Esta é mais uma reportagem do Farol Eleitoral, uma parceria deste site com o curso de Jornalismo da Universidade Federal de Santa Catarina (UFSC). O projeto tem supervisão do professor Rogério Christofoletti e dos jornalistas Lúcio Lambranho, Evandro de Assis e Mariana da Rosa, e é um esforço jornalístico para acompanhar as eleições municipais de Florianópolis tendo como foco a transparência e a investigação com base em dados públicos.

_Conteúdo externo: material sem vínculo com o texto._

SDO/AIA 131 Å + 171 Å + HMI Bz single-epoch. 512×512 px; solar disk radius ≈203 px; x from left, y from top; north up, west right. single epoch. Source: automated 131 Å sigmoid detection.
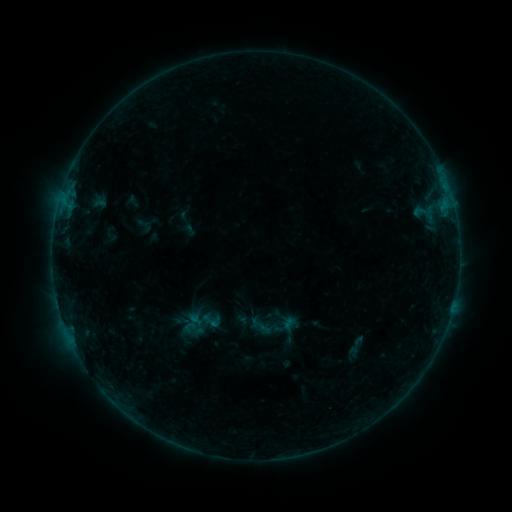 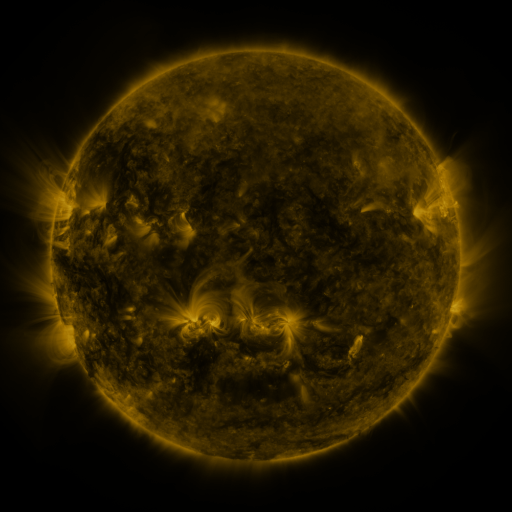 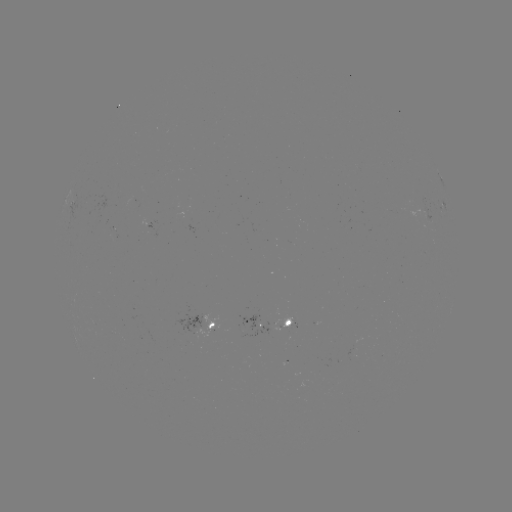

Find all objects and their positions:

Mulheres têm pouco apoio das coligações, segundo coordenadora do TRE

Todas as coligações e partidos que disputam as eleições 2016 mantiveram seus registros dentro da lei de cotas. “A legislação coloca como exigência o atendimento do percentual dos 30% no requerimento das candidaturas e não no preenchimento das vagas”, explica a coordenadora de eleições do TRE-SC, Patrícia Sardá Lisboa. O problema vem a seguir: a lista apresentada pode ser modificada ao longo da campanha, seja por morte, irregularidade de documentação, substituição do candidato por desejo do partido ou renúncia/desistência. A partir daí, o preenchimento das cotas deixa de ser fiscalizado. Até 20 de setembro, dos sete candidatos que desistiram oficialmente da campanha, cinco eram mulheres.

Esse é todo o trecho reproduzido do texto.